A conducting frame $abcd$ is kept in a vertical plane. A conducting rod $ef$ of mass $m$ and length $l$ can slide smoothly on it remaining always horizontal. The resistance of the loop is negligible and inductance is constant having value $L$. The rod is left from rest and allowed to fall under gravity and inductor has no initial current. A magnetic field of constant magnitude $B$ is present throughout the loop pointing inwards. Determine

 

(a) position of the rod as a function of time assuming initial position of the rod to be $x=0$ and vertically downward as the positive x-axis. 

(b) the maximum current in the circuit. 

(c) maximum velocity of the rod

Suppose $v$ be the velocity of the rod $ef$ when it has fallen a distance $x$. Then, 

$V_{fe}=V_{cb}$ or $Bvl=L\left(di/dt\right)$

or $B\left(dx/dt\right)l=L\left(di/dt\right)$ or $Bl\left(dx\right)=L\left(dt\right)$

Integrating, we get $Li=Blx$

or $i=\left(\frac{Bl}{L}\right)x$ ………… (i)

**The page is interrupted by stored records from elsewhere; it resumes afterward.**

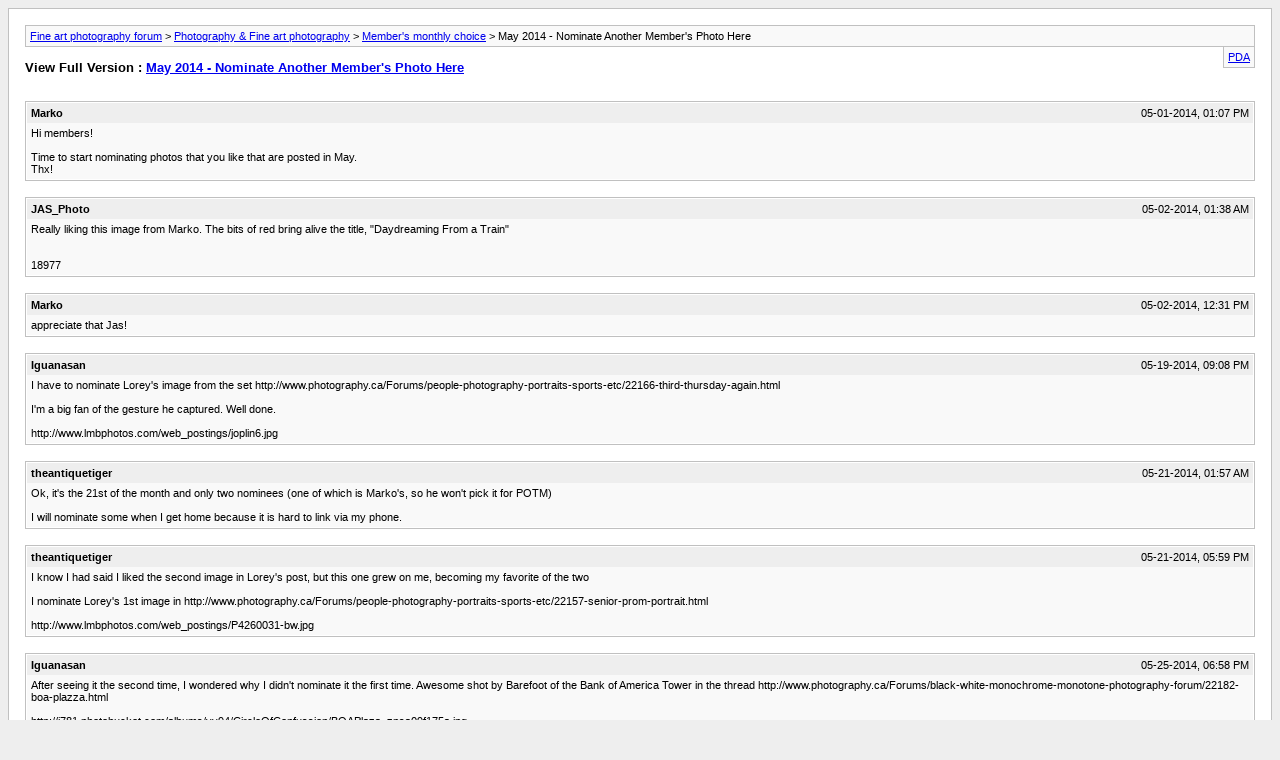

--- FILE ---
content_type: text/html; charset=ISO-8859-1
request_url: http://www.photography.ca/Forums/archive/t-22116.html
body_size: 2397
content:
<!DOCTYPE html PUBLIC "-//W3C//DTD XHTML 1.0 Transitional//EN" "http://www.w3.org/TR/xhtml1/DTD/xhtml1-transitional.dtd">
<html xmlns="http://www.w3.org/1999/xhtml" dir="ltr" lang="en">
<head>
	<meta http-equiv="Content-Type" content="text/html; charset=ISO-8859-1"/>
	<meta name="keywords" content="nominate, phone, month, photo, markos, nominees, members"/>
	<meta name="description" content="Hi members! 
 
Time to start nominating photos that you like that are posted in May. 
Thx!"/>
	
	<title> May 2014 - Nominate Another Member's Photo Here [Archive]  - Fine art photography forum</title>
	<style>body{background:#eee}body,li,td,div{font:11px verdana,arial,sans-serif}ul{list-style-type:none}li{font-size:10pt}i{color:silver}p.largefont{text-align:left;font-size:10pt;font-weight:bold}div.pagebody{background:#fff;padding:16px;border:1px solid silver}div.pda{float:right;background:#f9f9f9;border-left:1px solid silver;border-right:1px solid silver;border-bottom:1px solid silver;padding:4px}div.post{border:1px solid silver;padding:1px;margin-bottom:16px;clear:both}div.posttop{padding:4px;background:#eee}div.username{font-weight:bold;width:auto;float:left}div.date{width:auto;text-align:right}div.posttext{padding:4px;background:#f9f9f9}div.highlight{padding:4px;background:#ffc}span.small{font-size:10px}#content{margin-bottom:8px;border:1px solid silver;padding:4px;padding-left:24px;clear:both}#navbar{background:#f9f9f9;border:1px solid silver;padding:4px}#pagenumbers{text-align:center;margin-bottom:4px}#copyright{text-align:center}hr{visibility:hidden;display:none}div.floatcontainer{display:block;float:left;margin-bottom:5px;width:100%}#ad_archive_above_content1{float:left;width:48%;padding:5px 0}#ad_archive_above_content2{float:left;width:48%;padding:5px 0}#ad_archive_below_content{width:100%;padding:5px 0}</style>
</head>
<body>
<div class="pagebody">
<div id="navbar"><a href="http://www.photography.ca/Forums/archive/">Fine art photography forum</a> &gt; <a href="http://www.photography.ca/Forums/archive/f-1.html">Photography &amp; Fine art photography</a> &gt; <a href="http://www.photography.ca/Forums/archive/f-27.html">Member's monthly choice</a> &gt;  May 2014 - Nominate Another Member's Photo Here</div>
<hr/>
<div class="pda"><a href="http://www.photography.ca/Forums/archive/t-22116.html?pda=1" rel="nofollow">PDA</a></div>
<p class="largefont">View Full Version : <a href="http://www.photography.ca/Forums/members-monthly-choice/22116-may-2014-nominate-another-members-photo-here.html">May 2014 - Nominate Another Member's Photo Here</a></p>
<hr/>
<div class="floatcontainer">  </div><br/>
<div class="post"><div class="posttop"><div class="username">Marko</div><div class="date">05-01-2014, 01:07 PM</div></div><div class="posttext">Hi members!<br/>
<br/>
Time to start nominating photos that you like that are posted in May.<br/>
Thx!</div></div><hr/>


<div class="post"><div class="posttop"><div class="username">JAS_Photo</div><div class="date">05-02-2014, 01:38 AM</div></div><div class="posttext">Really liking this image from Marko. The bits of red bring alive the title, &quot;Daydreaming From a Train&quot;<br/>
<br/>
<br/>
18977</div></div><hr/>


<div class="post"><div class="posttop"><div class="username">Marko</div><div class="date">05-02-2014, 12:31 PM</div></div><div class="posttext">appreciate that Jas!</div></div><hr/>


<div class="post"><div class="posttop"><div class="username">Iguanasan</div><div class="date">05-19-2014, 09:08 PM</div></div><div class="posttext">I have to nominate Lorey's image from the set http://www.photography.ca/Forums/people-photography-portraits-sports-etc/22166-third-thursday-again.html<br/>
<br/>
I'm a big fan of the gesture he captured.  Well done.<br/>
<br/>
http://www.lmbphotos.com/web_postings/joplin6.jpg</div></div><hr/>


<div class="post"><div class="posttop"><div class="username">theantiquetiger</div><div class="date">05-21-2014, 01:57 AM</div></div><div class="posttext">Ok, it's the 21st of the month and only two nominees (one of which is Marko's, so he won't pick it for POTM)<br/>
<br/>
I will nominate some when I get home because it is hard to link via my phone.</div></div><hr/>


<div class="post"><div class="posttop"><div class="username">theantiquetiger</div><div class="date">05-21-2014, 05:59 PM</div></div><div class="posttext">I know I had said I liked the second image in Lorey's post, but this one grew on me, becoming my favorite of the two<br/>
<br/>
I nominate Lorey's 1st image in http://www.photography.ca/Forums/people-photography-portraits-sports-etc/22157-senior-prom-portrait.html<br/>
<br/>
http://www.lmbphotos.com/web_postings/P4260031-bw.jpg</div></div><hr/>


<div class="post"><div class="posttop"><div class="username">Iguanasan</div><div class="date">05-25-2014, 06:58 PM</div></div><div class="posttext">After seeing it the second time, I wondered why I didn't nominate it the first time.  Awesome shot by Barefoot of the Bank of America Tower in the thread http://www.photography.ca/Forums/black-white-monochrome-monotone-photography-forum/22182-boa-plazza.html<br/>
<br/>
http://i781.photobucket.com/albums/yy94/CircleOfConfussion/BOAPlaza_zpsa09f175a.jpg</div></div><hr/>


<div class="post"><div class="posttop"><div class="username">Iguanasan</div><div class="date">05-25-2014, 07:26 PM</div></div><div class="posttext">I had a little &quot;free&quot; time and went back to see some threads that got skipped (0 replies) and noticed http://www.photography.ca/Forums/animals-mammals-birds-insects-etc/22167-more-sleep.html from Michaelaw and had to nominate.  Maybe I'm being swayed by the cute kitty but I like it nonetheless!<br/>
<br/>
http://www.redzonefilms.com/pics8/sleep2.jpg</div></div><hr/>


<div class="post"><div class="posttop"><div class="username">Jason</div><div class="date">06-05-2014, 04:44 PM</div></div><div class="posttext">I'm late getting this up, but definitely a worthy nomination.<br/>
Mike Bons' &quot;First Hummingbird of 2014&quot;<br/>
19068</div></div><hr/>


<div class="post"><div class="posttop"><div class="username">Barefoot</div><div class="date">06-08-2014, 10:44 PM</div></div><div class="posttext">After seeing it the second time, I wondered why I didn't nominate it the first time.<br/>
<br/>
'preciate it, Ig.</div></div><hr/>


<div class="post"><div class="posttop"><div class="username">Mike Bons</div><div class="date">06-12-2014, 08:02 AM</div></div><div class="posttext">[QUOTE=Jason;154230]I'm late getting this up, but definitely a worthy nomination.<br/>
Mike Bons' &quot;First Hummingbird of 2014&quot;<br/>
<br/>
Thanks so much for the nomination Jason!</div></div><hr/>

 
<div id="copyright">Powered by vBulletin&reg; Version 4.2.3 Copyright &copy; 2026 vBulletin Solutions, Inc. All rights reserved.
<br/>SEO by vBSEO &copy;2011, Crawlability, Inc.</div>
</div>
</body>
</html>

Now, magnetic force opposite to displacement $x$ will be

$F=F_m=ilB=\left(\frac{B^2{l}^2}{L}\right)x$

A constant downward force is $mg$. 

So, this is similar situation like spring-block system in vertical position. In which a force $F=kx$ acts upwards and a constant force $mg$ acts downwards. 

Hence, the wire will execute SHM, where

$k=\frac{B^2{l}^2}{L}$

Amplitude will be at $F_m=mg$

 or $\left(\frac{B^2{l}^2}{L}\right)A=mg \Rightarrow A=\frac{mgL}{B^2{l}^2}$

At $t=0$, rod is in its extreme position. 

Therefore, if we write the equation from mean position we will write, 

$X=-A\cos \omega t$

But, $x=X+A=A-A\cos \omega t=A\left(1-\cos \omega t\right)$

where, $\omega =\sqrt{\frac{k}{m}}=\sqrt{\frac{B^2{l}^2}{mL}}$

(b) From Eq.(i), 

$i_{max}=\left(\frac{Bl}{L}\right)x_{max}$

Here, $x_{max}=2A=\frac{2mgL}{B^2{l}^2}$

$\therefore i_{max}=\left(\frac{Bl}{L}\right)\left(\frac{2mgL}{B^2{l}^2}\right)=\frac{2mg}{Bl}$

(c) Maximum velocity, 

$v_0=\omega A=\left(\sqrt{\frac{B^2{l}^2}{mL}}\right)\left(\frac{mgL}{B^2{l}^2}\right)=g\sqrt{\frac{mL}{B^2{l}^2}}=\frac{g\sqrt{mL}}{Bl}$